“一、二、三、四。”


    “一、二、三、四。”


    “記住,不要用手臂的力氣,手臂力量有限,要用腰部、背部,以及肩胛的力氣,要感受從腰到手臂是一個整體,要讓腰、背以及手臂同時發力。”


    “很好,再來。”


    沈眠眠學得很專心,一邊用揮舞長棍,一邊扭頭看鳳雛的示範。


    她發現,鳳雛練武,和她想象的完全不一樣。


    之前她以為鳳雛軟綿綿的,畏首畏尾,練一會武就香汗淋漓,嬌喘籲籲。


    但現實是,身著白色練功服的鳳雛,像一隻矯健的小白龍,身姿舒展,動作幹淨利落。


    不是力拔山河,但別有一種剛柔並濟的美感。


    白輕舟發現女子一直盯著自己,猜想其沒聽懂,便放下木棍,笑道,“是不是沒聽懂?這個是正常,大多數人以為練拳是練胳膊,內行人才懂,重點是練腰和背,我選擇讓你用長棍,也是因為長棍是練背最好的武器。這樣,你用你的長棍,來擊打我的長棍,讓你感受下兩種發力。你先用胳膊出力試試。”


    說著,白輕舟兩隻手持棍,“來。”


    “啊?這……能行嗎?”沈眠眠有些擔心,怕自己不小心把柔弱小鳳雛打壞了。


    白輕舟笑道,“怎麽不行?如果你把我打傷了,就負責幫我上藥。”


    “嗬嗬,我把你打傷,夫人饒不過我。”沈眠眠翻白眼。


    “我們不告訴她,來吧,試一下。”


    見鳳雛堅持,沈眠眠終於嚐試了。


    第一次,用胳膊發力,兩隻木棍擊打碰撞時,鳳雛的木棍連動都沒動。


    沈眠眠驚——那麽大力氣嗎?鳳雛看起來明明柔柔弱弱,果然男女有別啊,再柔弱也是男人。


    白輕舟,“試第二種,如果你做不到腰部、背部和手臂同時發力,那就先用腰開始,轉身扭腰借力,然後把棍子甩出去。”


    “好,我試試。”


    沈眠眠腦海中一邊重複動作要領,一邊出力。


    果然,第二次擊打,鳳雛的木棍好歹是動了動。


    “哇,差距這麽大嗎?”


    白輕舟看著女子誇張的表情,心底成就感滿滿,甚至比得了縣案首還有成就感,“你雙手持棍,我用兩種方法,擊打你試試。”


    “好的。”沈眠眠雙手一上一下緊緊握住棍子,然後將棍子斜舉。


    “準備好了嗎?準備好的話,我就開始了。”


    “準備好了!來!”


    白輕舟出力,使用手臂力氣擊打第一下,“怎麽樣?”


    沈眠眠咬了咬牙,“還行,能扛得住。”


    “那我要用另一種方法了。”


    “好,放馬過來。”


    雖然女子說放馬過來,白輕舟可不敢真的放馬過來,而是收了一半的力氣,使用正確方法出棍。


    隻聽兩聲響——木棍擊打聲,以及女子慘叫聲,那木棍就這麽被擊飛。


    白輕舟嚇了一跳,急忙扔了長棍,衝了上去,“眠眠,你沒事吧?”


    沈眠眠驚愕地盯著自己兩隻發紅的小手,“我手震得沒知覺了。”


    白輕舟後悔死了,“我們回去,找大夫!”


    “找什麽大夫啊?就是震了一下,一會就好,”說著,沈眠眠抬起頭,目光疑惑地看向少年,“不是,武科舉那麽難嗎?我覺得你已經很厲害了,竟然連縣試都考不過?武科舉的縣試到底考什麽?倒拔垂楊柳?單手舉巨鼎?”

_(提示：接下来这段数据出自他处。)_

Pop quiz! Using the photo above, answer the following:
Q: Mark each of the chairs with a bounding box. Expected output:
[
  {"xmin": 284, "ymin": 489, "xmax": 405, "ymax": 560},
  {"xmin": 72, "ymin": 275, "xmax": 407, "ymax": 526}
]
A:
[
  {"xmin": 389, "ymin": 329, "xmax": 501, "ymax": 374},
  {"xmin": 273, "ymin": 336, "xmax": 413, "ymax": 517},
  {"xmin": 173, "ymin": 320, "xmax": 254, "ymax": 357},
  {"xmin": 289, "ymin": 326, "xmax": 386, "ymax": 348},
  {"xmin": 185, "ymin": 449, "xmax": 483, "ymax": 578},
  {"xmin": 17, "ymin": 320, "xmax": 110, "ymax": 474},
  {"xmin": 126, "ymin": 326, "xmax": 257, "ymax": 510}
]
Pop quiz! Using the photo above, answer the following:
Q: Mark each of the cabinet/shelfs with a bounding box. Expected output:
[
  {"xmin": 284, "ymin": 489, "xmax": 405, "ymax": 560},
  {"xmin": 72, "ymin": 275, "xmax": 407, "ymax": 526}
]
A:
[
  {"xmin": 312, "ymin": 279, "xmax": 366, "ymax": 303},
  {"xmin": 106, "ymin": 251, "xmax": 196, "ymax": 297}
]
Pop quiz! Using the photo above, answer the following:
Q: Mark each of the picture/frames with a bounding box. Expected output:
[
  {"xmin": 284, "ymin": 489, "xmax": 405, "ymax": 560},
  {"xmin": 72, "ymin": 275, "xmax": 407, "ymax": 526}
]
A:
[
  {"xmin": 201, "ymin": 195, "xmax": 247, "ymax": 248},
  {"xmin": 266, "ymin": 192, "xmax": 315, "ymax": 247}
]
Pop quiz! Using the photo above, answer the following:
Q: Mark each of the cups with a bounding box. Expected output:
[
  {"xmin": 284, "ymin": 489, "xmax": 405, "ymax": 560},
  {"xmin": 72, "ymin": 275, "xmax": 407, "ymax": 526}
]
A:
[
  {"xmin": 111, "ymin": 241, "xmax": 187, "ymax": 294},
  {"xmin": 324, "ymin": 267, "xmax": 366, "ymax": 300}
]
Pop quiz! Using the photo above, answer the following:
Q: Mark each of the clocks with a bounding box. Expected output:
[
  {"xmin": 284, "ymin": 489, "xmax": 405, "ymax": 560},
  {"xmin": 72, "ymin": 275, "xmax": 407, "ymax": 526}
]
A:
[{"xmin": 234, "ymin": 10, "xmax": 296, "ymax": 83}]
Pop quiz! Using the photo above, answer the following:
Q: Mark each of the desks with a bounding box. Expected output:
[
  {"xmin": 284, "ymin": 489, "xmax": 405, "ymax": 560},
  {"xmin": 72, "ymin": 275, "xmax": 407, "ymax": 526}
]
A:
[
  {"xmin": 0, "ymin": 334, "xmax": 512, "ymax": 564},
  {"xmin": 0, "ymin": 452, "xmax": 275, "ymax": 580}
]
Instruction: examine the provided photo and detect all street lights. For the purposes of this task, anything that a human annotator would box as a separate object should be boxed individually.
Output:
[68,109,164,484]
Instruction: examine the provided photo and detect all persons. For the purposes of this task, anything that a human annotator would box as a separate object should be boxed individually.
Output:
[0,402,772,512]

    白輕舟沉默片刻,歎了口氣,“你想聽實話嗎?”


    “當然。”


    “其實……我之前表現得沒這麽好,或者說,我從前一直是自卑的,整日活在恐懼裏。自從你來我身邊,我才慢慢不恐懼,按照記憶方法,發揮出木棍應有的威力。”


    沈眠眠了然地點了點頭,“是因為得了縣案首,所以有了自信?”


    “確實,有縣案首的功勞,但我覺得,更多還是你的功勞。你誇獎我、崇拜我,說我寫字好、看書多,從前沒人這麽誇我。”


    聲音一頓,又補充道,“母親誇我,是因為寵溺我。下人誇我,是因為馬屁。”


    沈眠眠嘴角抽了抽,很想說——不是,你們侯府一共就三種人,一個是侯爺,一個是夫人,一個是下人。


    夫人和下人誇獎不算數,隻有侯爺自己誇獎算數唄?


    總說自卑,其實是自己鑽了牛角尖罷了。


    算了算了,好歹是陰差陽錯從牛角尖裏出來,她也懶得和鳳雛掰扯這些。


    她靈機一動,“你能不能給我打一整套棍法?我想看。”


    “好啊。”白輕舟笑道,“你站得遠一點。”


    沈眠眠立刻到了一旁,笑眯眯地看鳳雛表演。


    順便……視線看向一個隱蔽角落,裏的魁梧身軀。


    嗯,侯爺來了好一會了,鳳雛一直專心教她,卻沒發現。


    練武場上,白輕舟還在武棍。


    練武場外,安寧侯麵色凝重,平日裏銳利的雙眼,此時充滿了震驚。


    如果不是他親眼所見,他不相信練武場將長棍耍得虎虎生威、收放自如的人,是自己的兒子,是那個拿起棍子便渾身發抖,他吼一聲,就蒼白著臉要暈倒的兒子。


    為什麽會這樣?


    輕舟明明不是那樣,當年為什麽要表現得那般?


    突然,他腦海中出現多年好友,如今的兵部侍郎薛和澤的話:你對輕舟太嚴格了,輕舟年紀還小,而且性格文靜,不能用重壓的方式教導,要文武兼施、寓教於樂。否則,極易欲速則不達。


    當時他根本聽不進去好友的話,因為他……因傷,不能人道。


    換句話說,便是,除了輕舟,他就絕後了!


    輕舟是他唯一的兒子,也是唯一一個能繼承衣缽之人,但凡他有第二個兒子,哪怕是庶子,都不會對輕舟那麽苛刻。


    當時他也瘋了,堂堂威武大將軍,竟然不能人道,內心的羞恥、恐懼、怨氣,集中爆發,齊齊發泄在了獨子身上。


    好像隻要獨子成才,才能彌補他的遺憾,才能讓他抬得起頭。


    為此,他沒少對輕舟用家法,甚至還動手打過他,最重的一次,將其腿骨打折,在床上躺了四個月,才能勉強下床。


    後來他放棄了,誰想到,兒子現在竟然又能練武……難道正驗證了好友的話,輕舟年幼時的失誤,是因為……他?